Prime Minister Tony Blair called a national election for June 7, saying Tuesday that "we have so much to do."

Blair, 48, is hoping he can achieve what no British Labor Party leader has done before — win a second consecutive full term in office.

After the traditional visit to Queen Elizabeth at Buckingham Palace to secure her permission to dissolve parliament, Blair broke with precedent by announcing the election date at an inner-city London school instead of from his Downing Street office.

With Blair's Labor Party apparently set for election victory, Blair said voter apathy was a possible problem. "Every vote in this election is precious," he said.

The opposition Conservatives feel they can pick up votes on the back of a lack of enthusiasm for European integration, a major Labor Party goal, on the part of Britain's every day citizens. But Blair hinted he would be happy to fight on the European battleground as a proponent of closer links with the continent.

"We are not yet the leading nation in Europe that our weight, prosperity and history demand," he said. "We seek a mandate to make Britain stronger — stronger because we are engaged with Europe and the wider world, showing our leadership, not in retreat."

(Collected data entries)
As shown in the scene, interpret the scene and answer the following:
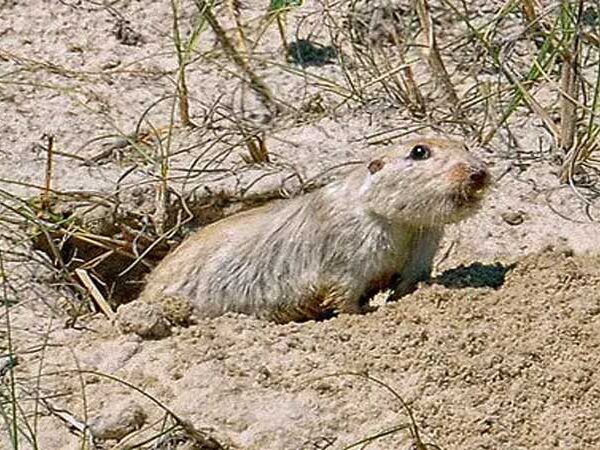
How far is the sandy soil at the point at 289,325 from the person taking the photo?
14.0ft

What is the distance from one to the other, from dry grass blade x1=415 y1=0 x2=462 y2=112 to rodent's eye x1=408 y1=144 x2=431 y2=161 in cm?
114

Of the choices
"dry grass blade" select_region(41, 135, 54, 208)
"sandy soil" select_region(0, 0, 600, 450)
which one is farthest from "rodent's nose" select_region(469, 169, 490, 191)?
"dry grass blade" select_region(41, 135, 54, 208)

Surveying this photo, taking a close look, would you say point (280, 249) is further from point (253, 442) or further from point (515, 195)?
→ point (253, 442)

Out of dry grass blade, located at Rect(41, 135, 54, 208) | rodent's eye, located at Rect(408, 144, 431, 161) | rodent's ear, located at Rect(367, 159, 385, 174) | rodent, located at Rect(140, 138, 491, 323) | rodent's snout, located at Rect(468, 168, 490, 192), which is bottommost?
rodent, located at Rect(140, 138, 491, 323)

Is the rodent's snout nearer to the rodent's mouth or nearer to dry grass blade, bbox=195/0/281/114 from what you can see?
the rodent's mouth

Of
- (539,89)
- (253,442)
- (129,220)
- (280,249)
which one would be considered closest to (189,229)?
(129,220)

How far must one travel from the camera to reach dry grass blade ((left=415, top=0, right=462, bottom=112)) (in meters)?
6.27

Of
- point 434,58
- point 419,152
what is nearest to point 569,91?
point 434,58

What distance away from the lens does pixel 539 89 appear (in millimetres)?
6715

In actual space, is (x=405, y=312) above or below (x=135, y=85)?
below

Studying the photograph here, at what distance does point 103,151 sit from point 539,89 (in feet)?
6.18

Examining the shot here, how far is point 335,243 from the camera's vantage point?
539 centimetres

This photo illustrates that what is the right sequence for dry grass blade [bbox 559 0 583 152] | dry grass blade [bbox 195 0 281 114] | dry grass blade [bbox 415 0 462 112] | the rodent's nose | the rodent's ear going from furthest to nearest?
dry grass blade [bbox 195 0 281 114]
dry grass blade [bbox 415 0 462 112]
dry grass blade [bbox 559 0 583 152]
the rodent's ear
the rodent's nose

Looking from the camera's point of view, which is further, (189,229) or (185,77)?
(185,77)
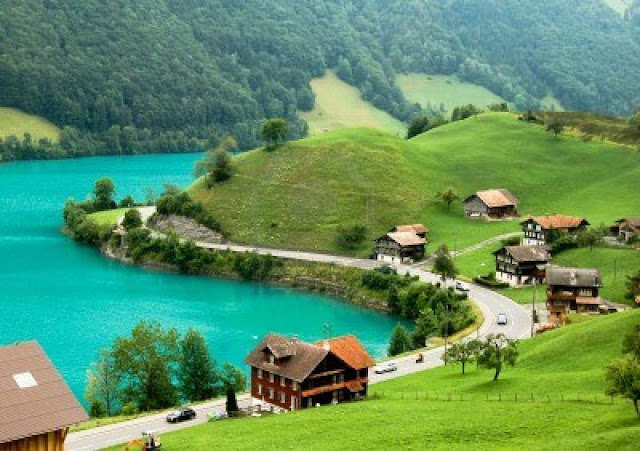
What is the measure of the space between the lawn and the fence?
4831 cm

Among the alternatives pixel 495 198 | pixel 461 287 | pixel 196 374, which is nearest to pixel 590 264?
pixel 461 287

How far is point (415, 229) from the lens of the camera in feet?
490

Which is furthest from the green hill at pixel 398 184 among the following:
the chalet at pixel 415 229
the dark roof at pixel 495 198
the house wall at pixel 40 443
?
the house wall at pixel 40 443

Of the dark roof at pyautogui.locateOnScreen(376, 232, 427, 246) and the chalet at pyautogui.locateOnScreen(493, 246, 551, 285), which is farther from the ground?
the dark roof at pyautogui.locateOnScreen(376, 232, 427, 246)

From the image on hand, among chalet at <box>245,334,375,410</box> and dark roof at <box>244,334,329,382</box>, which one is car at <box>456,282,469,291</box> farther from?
dark roof at <box>244,334,329,382</box>

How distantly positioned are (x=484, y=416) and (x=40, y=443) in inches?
1113

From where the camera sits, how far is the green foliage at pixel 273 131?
180875mm

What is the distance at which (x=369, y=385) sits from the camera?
80.2m

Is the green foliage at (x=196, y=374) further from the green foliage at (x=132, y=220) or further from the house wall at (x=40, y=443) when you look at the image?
the green foliage at (x=132, y=220)

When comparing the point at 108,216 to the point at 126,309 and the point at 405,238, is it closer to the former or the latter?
the point at 126,309

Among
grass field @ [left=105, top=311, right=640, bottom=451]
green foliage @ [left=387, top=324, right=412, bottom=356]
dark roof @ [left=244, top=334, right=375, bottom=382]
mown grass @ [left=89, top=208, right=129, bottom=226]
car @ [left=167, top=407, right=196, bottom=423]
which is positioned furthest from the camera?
mown grass @ [left=89, top=208, right=129, bottom=226]

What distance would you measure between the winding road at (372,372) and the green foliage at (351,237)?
3.63 m

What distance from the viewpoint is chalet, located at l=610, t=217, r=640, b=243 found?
134 meters

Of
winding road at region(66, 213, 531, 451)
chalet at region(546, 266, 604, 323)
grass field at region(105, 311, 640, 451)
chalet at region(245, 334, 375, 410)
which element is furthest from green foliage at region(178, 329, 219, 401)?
chalet at region(546, 266, 604, 323)
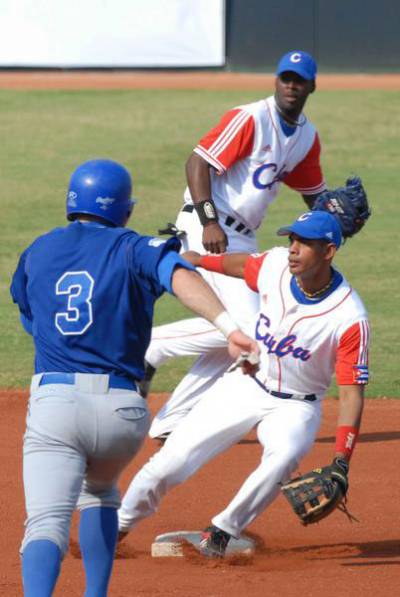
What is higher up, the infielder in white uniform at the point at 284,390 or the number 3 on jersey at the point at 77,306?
the number 3 on jersey at the point at 77,306

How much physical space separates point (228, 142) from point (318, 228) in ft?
5.69

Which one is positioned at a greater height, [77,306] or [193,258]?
[77,306]

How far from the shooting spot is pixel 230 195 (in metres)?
7.35

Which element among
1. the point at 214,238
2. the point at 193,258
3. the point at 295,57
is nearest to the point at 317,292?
the point at 193,258

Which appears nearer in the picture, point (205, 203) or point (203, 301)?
point (203, 301)

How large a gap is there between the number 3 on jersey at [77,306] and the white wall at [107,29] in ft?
61.0

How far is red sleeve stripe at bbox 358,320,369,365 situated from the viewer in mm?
5469

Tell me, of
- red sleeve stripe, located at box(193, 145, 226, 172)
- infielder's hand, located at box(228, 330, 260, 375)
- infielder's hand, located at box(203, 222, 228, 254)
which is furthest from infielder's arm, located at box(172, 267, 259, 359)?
red sleeve stripe, located at box(193, 145, 226, 172)

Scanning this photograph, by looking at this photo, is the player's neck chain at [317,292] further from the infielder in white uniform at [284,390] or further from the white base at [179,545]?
the white base at [179,545]

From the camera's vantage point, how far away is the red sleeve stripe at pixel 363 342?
5.47 m

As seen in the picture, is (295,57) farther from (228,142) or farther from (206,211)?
(206,211)

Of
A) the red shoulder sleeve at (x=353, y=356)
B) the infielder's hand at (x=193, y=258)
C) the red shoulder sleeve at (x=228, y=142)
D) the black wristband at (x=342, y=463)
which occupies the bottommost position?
the black wristband at (x=342, y=463)

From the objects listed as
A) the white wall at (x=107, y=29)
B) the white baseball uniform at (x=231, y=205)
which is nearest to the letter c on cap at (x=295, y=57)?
the white baseball uniform at (x=231, y=205)

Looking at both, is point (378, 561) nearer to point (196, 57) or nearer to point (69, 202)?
point (69, 202)
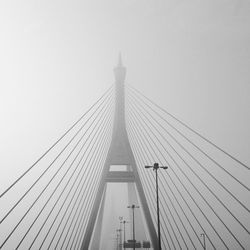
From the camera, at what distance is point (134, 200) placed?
1236 inches

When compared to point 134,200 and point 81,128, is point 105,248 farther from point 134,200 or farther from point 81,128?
point 81,128

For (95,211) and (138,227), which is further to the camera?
(138,227)

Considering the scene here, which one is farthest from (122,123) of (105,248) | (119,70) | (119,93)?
(105,248)

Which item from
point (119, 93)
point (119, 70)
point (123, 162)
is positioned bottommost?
point (123, 162)

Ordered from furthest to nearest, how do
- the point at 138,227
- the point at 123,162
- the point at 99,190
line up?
1. the point at 138,227
2. the point at 123,162
3. the point at 99,190

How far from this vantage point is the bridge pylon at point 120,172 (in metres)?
27.3

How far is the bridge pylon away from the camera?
27.3 meters

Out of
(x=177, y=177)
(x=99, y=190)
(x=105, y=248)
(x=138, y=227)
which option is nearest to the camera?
(x=177, y=177)

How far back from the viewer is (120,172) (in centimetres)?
3073

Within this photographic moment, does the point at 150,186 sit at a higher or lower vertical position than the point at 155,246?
higher

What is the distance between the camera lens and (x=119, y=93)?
34.2m

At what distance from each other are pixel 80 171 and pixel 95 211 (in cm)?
445

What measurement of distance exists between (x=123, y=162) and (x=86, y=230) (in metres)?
7.77

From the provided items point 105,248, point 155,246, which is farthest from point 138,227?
point 105,248
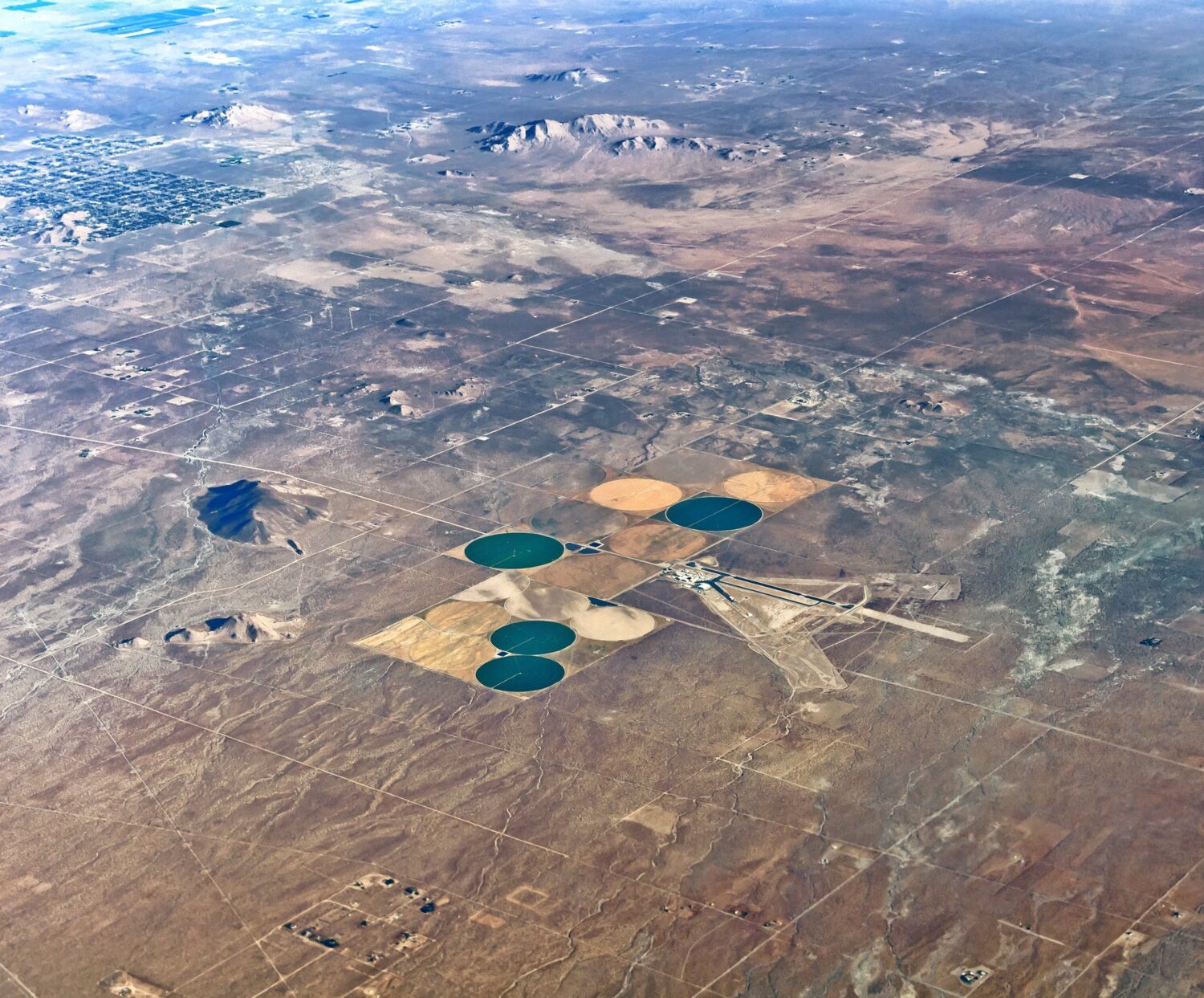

- Assignment 1: From the article on the election call, reproduce the passage that begins with "After the traditional" and ends after "with the continent.".
- Assignment 2: According to the election article, why do the Conservatives believe they can gain votes?

- Exercise response 1:
After the traditional visit to Queen Elizabeth at Buckingham Palace to secure her permission to dissolve parliament, Blair broke with precedent by announcing the election date at an inner-city London school instead of from his Downing Street office.

With Blair's Labor Party apparently set for election victory, Blair said voter apathy was a possible problem. "Every vote in this election is precious," he said.

The opposition Conservatives feel they can pick up votes on the back of a lack of enthusiasm for European integration, a major Labor Party goal, on the part of Britain's every day citizens. But Blair hinted he would be happy to fight on the European battleground as a proponent of closer links with the continent.

- Exercise response 2: The Conservatives think they can gain votes because Britain's everyday citizens lack enthusiasm for European integration, which is a major Labor Party goal.